PVTT, tumor number and tumor size had significant effects on serum protein fingerprint, while no significant effect on serum protein from gender, presence of cirrhosis and AFP. The most profound impact on the serum protein was attained when cutoff was chosen to be presence of Ma-PVTT compared to less effect from Mi-PVTT and 5cm for tumor size.

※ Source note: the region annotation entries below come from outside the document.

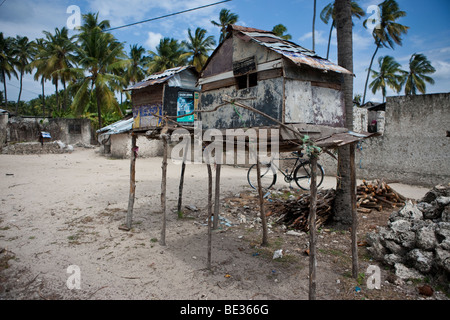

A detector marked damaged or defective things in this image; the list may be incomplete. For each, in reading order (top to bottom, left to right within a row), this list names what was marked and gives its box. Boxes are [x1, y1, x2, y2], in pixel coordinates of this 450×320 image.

rusty corrugated metal roof [229, 25, 352, 75]
rusty corrugated metal roof [125, 65, 192, 89]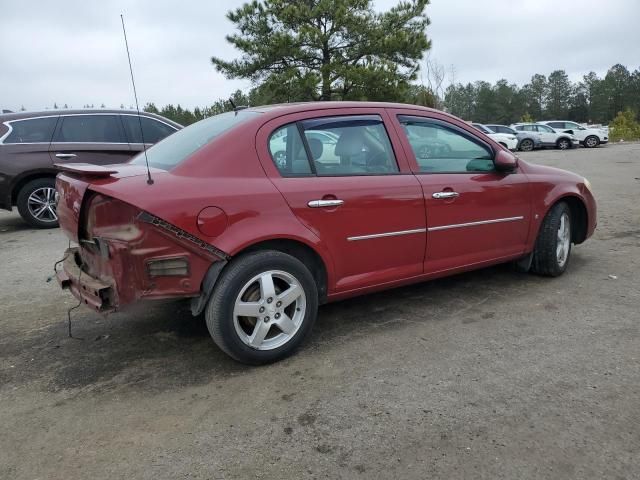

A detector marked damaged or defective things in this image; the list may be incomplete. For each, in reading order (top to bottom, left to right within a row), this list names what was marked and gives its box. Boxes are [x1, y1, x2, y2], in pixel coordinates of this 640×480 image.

damaged red car [53, 102, 596, 364]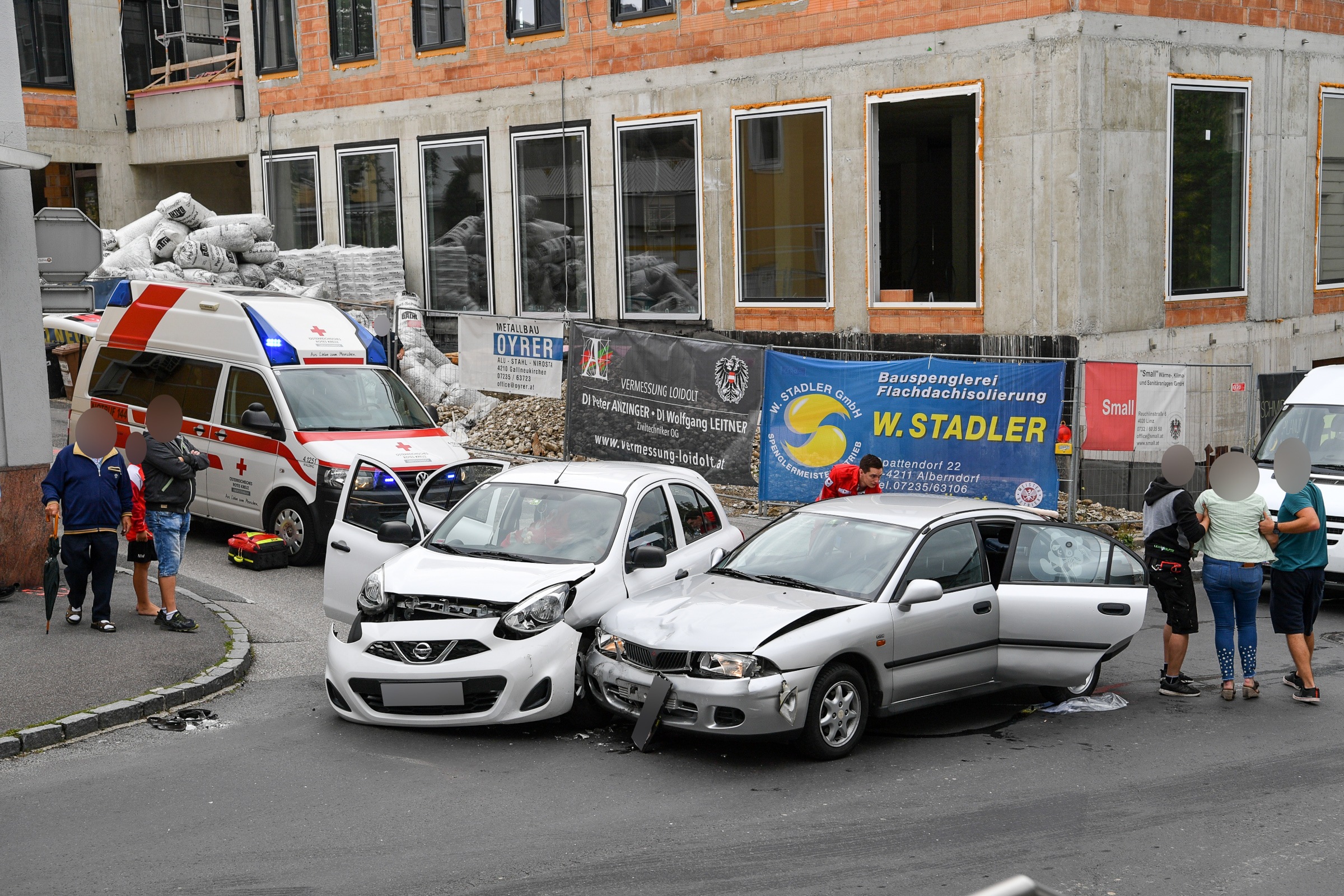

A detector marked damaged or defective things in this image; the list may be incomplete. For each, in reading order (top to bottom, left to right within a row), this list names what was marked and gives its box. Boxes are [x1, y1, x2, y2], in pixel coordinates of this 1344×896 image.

damaged front bumper [328, 618, 580, 730]
crumpled hood [379, 543, 589, 607]
detached car part on road [325, 462, 747, 730]
damaged front bumper [586, 652, 817, 736]
crumpled hood [599, 575, 860, 652]
detached car part on road [589, 494, 1145, 763]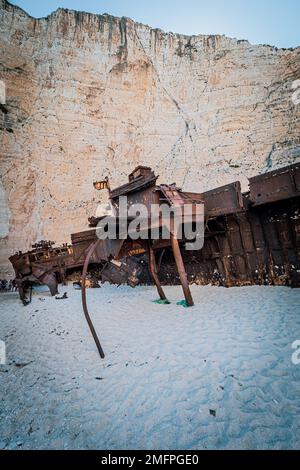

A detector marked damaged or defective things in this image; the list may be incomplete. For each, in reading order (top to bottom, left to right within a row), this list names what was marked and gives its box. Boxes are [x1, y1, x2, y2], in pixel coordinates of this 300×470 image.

rusted machinery [9, 163, 300, 358]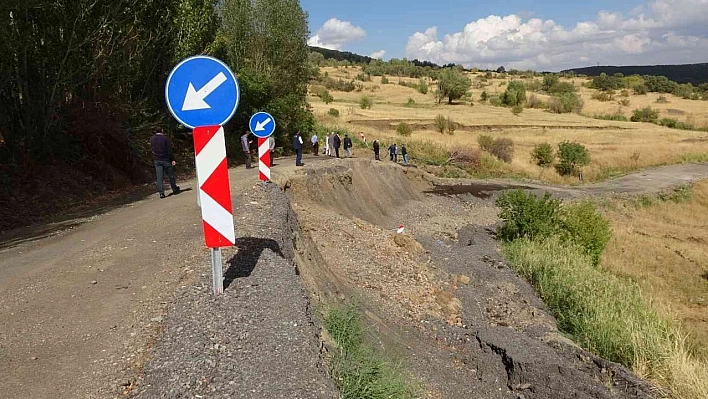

探讨不同临床病理变量对肝细胞癌(HCC)患者血清蛋白质指纹图谱的影响。
收集112例HCC患者的血清样本,将每份样本处理于弱阳离子交换(WCX2)蛋白质芯片上后,采用表面增强激光解吸电离飞行时间质谱(SELDI-TOF-MS)测定特殊血清蛋白质或肽谱。通过BioMarker Wizard软件对分别根据性别、甲胎蛋白(AFP)、门静脉癌栓(PVTT)、肿瘤大小、肿瘤数量、肝硬化情况分层的患者血清蛋白质谱进行比较。
根据112例HCC患者的血清蛋白质指纹图谱,在m/z值为1100至30000范围内共鉴定出100个蛋白质峰。(1)在单发肿瘤的HCC组和多发肿瘤的HCC组之间发现16种显著差异蛋白(P<0.01)。(2)肿瘤大小>3 cm的HCC组和肿瘤大小≤3 cm的HCC组之间仅发现1种显著差异蛋白,肿瘤大小>5 cm的HCC组和肿瘤大小≤5 cm的HCC组之间发现4种显著差异蛋白,而肿瘤大小>10 cm的HCC组和肿瘤大小≤10 cm的HCC组之间发现3种显著差异蛋白(P<0.01)。(3)在肉眼门静脉癌栓(Ma-PVTT)组和无PVTT(N-PVTT)组之间发现16种显著差异蛋白;在微小门静脉癌栓(Mi-PVTT)组和N-PVTT组之间仅发现2种显著差异蛋白(P<0.01);在Ma-PVTT组和Mi-PVTT组之间发现8种显著差异蛋白(P<0.01)。(4)根据性别、肝硬化情况和AFP对患者进行分层时,未发现显著差异蛋白。
PVTT、肿瘤数量和肿瘤大小对血清蛋白质指纹图谱有显著影响,而性别、肝硬化情况和AFP对血清蛋白质无显著影响。与Mi-PVTT和肿瘤大小5 cm相比,选择Ma-PVTT的存在作为截断值时对血清蛋白质的影响最为显著。